Estamos ya en el tercer domingo del tiempo de Cuaresma y el Evangelio de Juan nos presenta a Jesús en Jerusalén, purificando el templo construido por manos humanas, y anunciando la resurrección del templo de su cuerpo. Todo un conjunto de mensajes que parecieran contradecirse, pero que en verdad deben conducirnos de uno a otro, hasta llegar hoy “al templo de su cuerpo sacramental”.
Los judíos no entendían, porque seguían aferrados al “templo de piedra”. Los discípulos, en cambio, ellos sí comprenden -en su vida comunitaria eucarística- qué significa “el templo de su cuerpo glorificado”. Como discípulos, reunidos para celebrar la Misa Dominical, estamos invitados reflexionar sobre el significado sagrado del templo y llegar a su dimensión máxima. Retomemos la lectura del Éxodo para comprender mejor. En el monte Sinaí convertido en lugar de encuentro sagrado (un templo abierto), el Señor exhorta a su pueblo, exigiéndole algo nuevo en la época: el monoteísmo.
Es decir, pide al pueblo que abandone otros dioses (ídolos) y adore solo a Él. La razón es el bien del mismo pueblo, porque inclinarse ante falsos dioses engaña y esclaviza, mientras que adorar al Dios verdadero libera y transforma. Por ello, tanto tiempo después, y confirmados por el Espíritu que nos envía Jesucristo, seguimos luchando por apartarnos de la idolatría del dinero -como promovían los vendedores del templo- y entrar, purificados, en el santuario de Cristo donde se adora en Espíritu y Verdad. [Por cierto, la oferta de los vendedores era vacas, ovejas, palomas… el que más dinero tenía “compraba” una mejor ofrenda para el sacrificio… lo cual en Cristo será al revés. Recordemos aquella pobre viuda, que, echando unas moneditas, dio todo lo que tenía para vivir.] Señales pedían los judíos, sabiduría los griegos paganos (1Cor).

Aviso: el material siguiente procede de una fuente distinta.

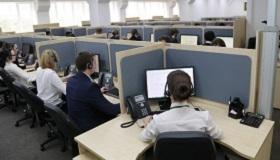 АО РоссельхозБанк  call center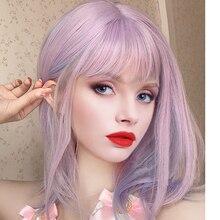 Женский синтетический парик HUAYA, короткий прямой пурпурный, с челкой, В Стиле Лолита, розовый, зеленый, желтый, для косплея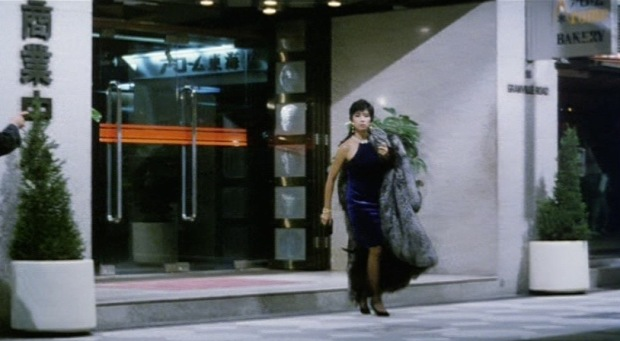 06.02 龍虎風雲-東海商業中心 2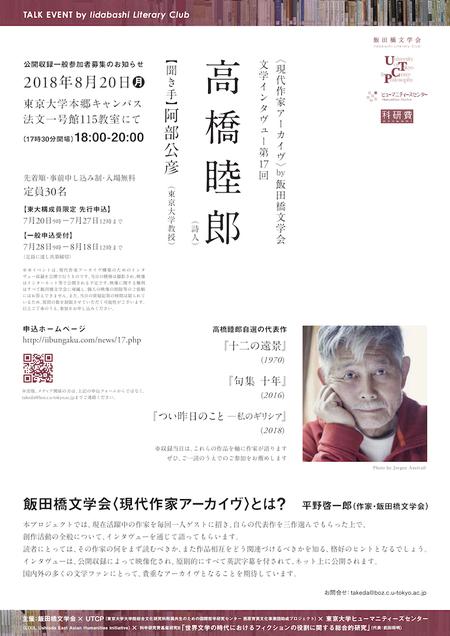 poster_180820.jpg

Ambos quedaron decepcionados, porque de alguna manera permanecieron en los ritos del templo antiguo y no entraron en el sacrificio de la Nueva Alianza, sellada en la cruz de Cristo. En otras palabras, hay que pasar del templo externo para entrar en el interno. Fíjense que importante es el edificio para nosotros, que al templo le llamamos “iglesia”. “Vamos a la iglesia” decimos, y decimos bien, porque el lugar adquiere la sacramentalidad y el significado de quién allí se reúne en el nombre de Dios. El fin es que el templo quede impregnado de quién lo habita y que nosotros -reunidos en el templo de piedra- seamos digna morada del Espíritu que nos habita. Que admirable relación: entramos en la iglesia-templo físico, para, estando allí entrar en el templo santo de Cristo, que es su cuerpo sagrado. Y no solo eso, entramos en el templo, para que el cuerpo de Cristo -templo eterno- entre en nosotros.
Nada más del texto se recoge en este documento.